Your Pets Need Good Dental Care, Too!

Did you know that February is National Pet Dental Health Month?
Pet Dental Health Month is an initiative of the American Veterinary Medical Association (AVMA) to encourage pet owners to practice good oral care for cats and dogs.
Why Practice Good Oral Care for Your Pets?
According to an AVMA press release, « It is estimated that 80 percent of people brush their teeth every day, but far fewer pet owners do the same for their pets. Pet Dental Health Month, celebrated every February, teaches pet owners that proper dental hygiene is equally as important for their pets. »
The AVMA also reports that « periodontal disease is the most commonly diagnosed problem in dogs and cats. This can lead to painful infections of the mouth, and in severe cases these infections can spread and become life-threatening conditions. »
What Are Some Signs of Oral Problems in Your Pet?
Dogs:
The ASPCA lists the following six signs that your dog may have a problem in her mouth or gastrointestinal system and should be checked by a veterinarian:

  • Bad breath
  • Excessive drooling
  • Inflamed gums
  • Tumors in the gums
  • Cysts under the tongue
  • Loose teeth

Cats:
Again according to the ASPCA, you should watch for any of the following signs that could indicate problems in your cat’s mouth:

  • Dark red line along the gums
  • Red and swollen gums
  • Ulcers on gums or tongue
  • Loose teeth
  • Pus
  • Difficulty chewing food
  • Excessive drooling
  • Excessive pawing at the mouth area

How Do You Brush Your Dog’s Teeth?
You’ll need a toothbrush made for dogs or a piece of soft gauze to wrap around your finger. You’ll also need toothpaste made for dogs. (Toothpaste made for people can irritate a dog’s stomach.) The ASPCA instructs dog owners to:

  • Place the toothbrush or your gauze-wrapped finger at a 45-degree angle to the teeth and clean in small, circular motions.
  • Work on one area of your dog’s mouth at a time, lifting her lip as necessary.
  • The side of the tooth that touches the cheek usually has the most tartar, and giving a final downward stroke can help to remove it.
  • If your dog resists having the inner surfaces of her teeth cleaned, don’t fight it—only a small amount of tartar accumulates there.
  • Once you get the technique down, go for a brushing two or three times a week.

How Do You Brush Your Cat’s Teeth?
You’ll need cotton swabs, a toothbrush made for cats, and toothpaste made for cats.
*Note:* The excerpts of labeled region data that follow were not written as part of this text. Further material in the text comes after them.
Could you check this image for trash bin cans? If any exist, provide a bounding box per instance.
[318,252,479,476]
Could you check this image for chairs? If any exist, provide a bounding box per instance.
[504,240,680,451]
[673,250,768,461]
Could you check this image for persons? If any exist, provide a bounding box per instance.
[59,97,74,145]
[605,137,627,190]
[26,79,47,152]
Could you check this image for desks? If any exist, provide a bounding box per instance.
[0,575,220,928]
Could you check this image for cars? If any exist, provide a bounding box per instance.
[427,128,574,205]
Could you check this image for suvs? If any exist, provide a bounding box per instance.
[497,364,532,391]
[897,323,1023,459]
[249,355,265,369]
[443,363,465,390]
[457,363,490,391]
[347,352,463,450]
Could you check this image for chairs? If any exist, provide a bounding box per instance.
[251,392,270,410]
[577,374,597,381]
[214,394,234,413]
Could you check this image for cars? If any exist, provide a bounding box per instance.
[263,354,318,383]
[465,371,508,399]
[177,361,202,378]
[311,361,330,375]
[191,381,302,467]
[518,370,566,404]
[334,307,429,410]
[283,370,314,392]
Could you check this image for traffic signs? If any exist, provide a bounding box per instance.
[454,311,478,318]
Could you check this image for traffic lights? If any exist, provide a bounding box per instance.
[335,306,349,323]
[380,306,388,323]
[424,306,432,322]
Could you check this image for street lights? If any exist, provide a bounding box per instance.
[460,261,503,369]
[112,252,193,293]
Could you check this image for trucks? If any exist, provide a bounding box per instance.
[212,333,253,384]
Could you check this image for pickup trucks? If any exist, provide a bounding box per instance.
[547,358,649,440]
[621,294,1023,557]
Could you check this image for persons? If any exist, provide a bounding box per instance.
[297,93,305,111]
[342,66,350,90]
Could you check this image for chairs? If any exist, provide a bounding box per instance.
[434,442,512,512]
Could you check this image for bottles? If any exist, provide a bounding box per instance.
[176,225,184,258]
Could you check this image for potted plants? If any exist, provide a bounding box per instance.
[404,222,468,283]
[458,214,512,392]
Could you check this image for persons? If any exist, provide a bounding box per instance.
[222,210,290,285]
The ASPCA instructs cat owners to:

  • First get your cat used to the idea of having her teeth brushed. Start by gently massaging her gums with your fingers or touching a cotton swab to them.
  • After a few sessions, put a little bit of cat-formulated toothpaste on her lips to get her used to the taste.
  • Next, introduce a toothbrush designed especially for cats—it will be smaller than human toothbrushes and have softer bristles. Toothbrushes that you can wear over your finger are also available and allow you to give a nice massage to your cat’s gums.
  • Finally, apply the toothpaste to her teeth for a gentle brushing.
  • A veterinary exam beforehand may be helpful to find out if your cat’s gums are inflamed. Many cats have mild gingivitis and brushing too hard can hurt their gums.